Hong Kong maids seek high-rise window cleaning ban
Domestic workers have taken to the streets of Hong Kong to demand a ban on them being asked to clean windows in high-rise buildings.
The demonstration came after the deaths of several helpers in recent months.
They also called for a pay rise, a limit on working hours and better accommodation.
Eman Villanueva, spokesman for the Asian Migrants Co-ordinating Body, told the South China Morning Post: "We are hopeful that our demands will be met."
He added: "There are no reasons to reject them unless this is an anti-immigrant government."
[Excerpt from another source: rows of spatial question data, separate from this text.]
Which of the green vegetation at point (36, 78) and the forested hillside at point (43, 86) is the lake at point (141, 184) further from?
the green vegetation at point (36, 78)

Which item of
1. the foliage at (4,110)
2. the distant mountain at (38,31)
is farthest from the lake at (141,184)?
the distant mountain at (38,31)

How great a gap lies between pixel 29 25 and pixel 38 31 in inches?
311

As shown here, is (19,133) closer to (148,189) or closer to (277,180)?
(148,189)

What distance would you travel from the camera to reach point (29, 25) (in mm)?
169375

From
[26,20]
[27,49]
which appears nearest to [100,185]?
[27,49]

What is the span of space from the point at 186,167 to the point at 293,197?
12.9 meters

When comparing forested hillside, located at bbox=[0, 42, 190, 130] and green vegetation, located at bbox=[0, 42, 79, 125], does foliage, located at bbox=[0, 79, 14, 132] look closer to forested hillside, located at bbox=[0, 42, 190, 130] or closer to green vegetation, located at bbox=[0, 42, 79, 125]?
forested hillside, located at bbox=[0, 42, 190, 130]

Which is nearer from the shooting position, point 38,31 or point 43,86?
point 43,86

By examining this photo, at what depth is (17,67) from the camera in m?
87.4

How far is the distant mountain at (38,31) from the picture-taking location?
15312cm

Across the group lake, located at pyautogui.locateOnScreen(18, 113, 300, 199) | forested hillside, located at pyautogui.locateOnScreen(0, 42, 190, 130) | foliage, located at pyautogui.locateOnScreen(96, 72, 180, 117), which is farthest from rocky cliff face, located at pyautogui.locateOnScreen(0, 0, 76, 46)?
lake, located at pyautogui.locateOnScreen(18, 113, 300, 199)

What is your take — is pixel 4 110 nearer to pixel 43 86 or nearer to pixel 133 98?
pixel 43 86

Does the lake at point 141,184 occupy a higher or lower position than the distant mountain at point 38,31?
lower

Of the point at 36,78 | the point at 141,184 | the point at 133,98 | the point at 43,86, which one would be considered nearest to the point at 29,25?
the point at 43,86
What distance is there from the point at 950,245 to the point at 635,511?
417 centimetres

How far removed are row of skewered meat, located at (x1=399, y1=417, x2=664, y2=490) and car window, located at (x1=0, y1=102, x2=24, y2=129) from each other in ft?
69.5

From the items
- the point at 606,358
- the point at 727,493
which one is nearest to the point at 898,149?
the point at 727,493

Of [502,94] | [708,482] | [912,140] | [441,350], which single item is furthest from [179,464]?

Early last month, a 35-year-old Filipino domestic worker fell to her death as she was reportedly cleaning the windows of her employer's flat. At least four other helpers are reported to have died this year from work accidents or suicide.
"Cleaning windows from the outside is not a domestic worker's duty. It's a responsibility of the building management," said Mr Villanueva, himself a domestic worker from the Philippines.
"It's necessary to have proper training and safety equipment to do that sort of job."
The protest also called for a rise in the minimum wage for foreign domestic workers to HK$5,000 (US$645; £485) a month.
The minimum wage is currently HK$4,210 per month, and employers are required to provide "suitable accommodation" as well as free food or a food allowance.
The South China Morning Post quotes a study by the non-profit Justice Centre which suggests the average domestic worker in Hong Kong works nearly 12 hours a day, and nearly 40% did not have their own room.
Mr Villanueva said there were domestic workers living in "boxes" similar to "dog houses".